• _What the task asks_: Reproduce the material word for word, starting at the line that contains "How does [375,115]" and ending after the line that contains "1.11 meters".

+++ Data extract

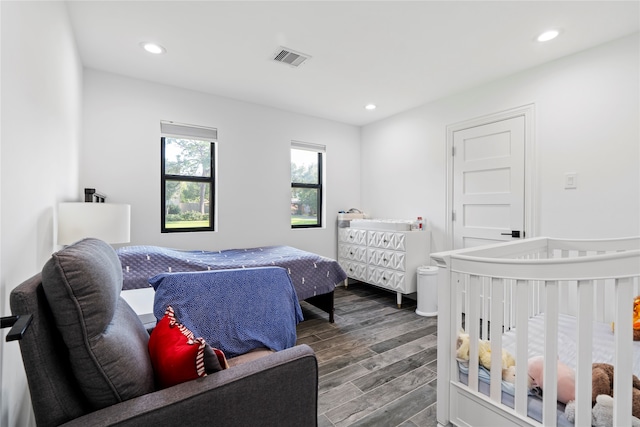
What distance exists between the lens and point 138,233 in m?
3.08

++++++
+++ Data extract

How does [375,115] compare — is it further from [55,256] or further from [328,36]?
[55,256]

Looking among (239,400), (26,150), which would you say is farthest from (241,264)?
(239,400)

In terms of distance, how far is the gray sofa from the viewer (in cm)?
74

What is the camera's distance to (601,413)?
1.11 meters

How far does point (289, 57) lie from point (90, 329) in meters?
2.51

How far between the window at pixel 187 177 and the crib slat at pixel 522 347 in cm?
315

++++++

• _Solution to this problem_:
How does [375,115] compare — is it further from [55,256] or further from [328,36]?
[55,256]

Looking among (239,400), (26,150), which would you say is farthest from (241,264)?
(239,400)

In terms of distance, how far is the gray sofa from the viewer (in cm)?
74

What is the camera's distance to (601,413)?
1.11 meters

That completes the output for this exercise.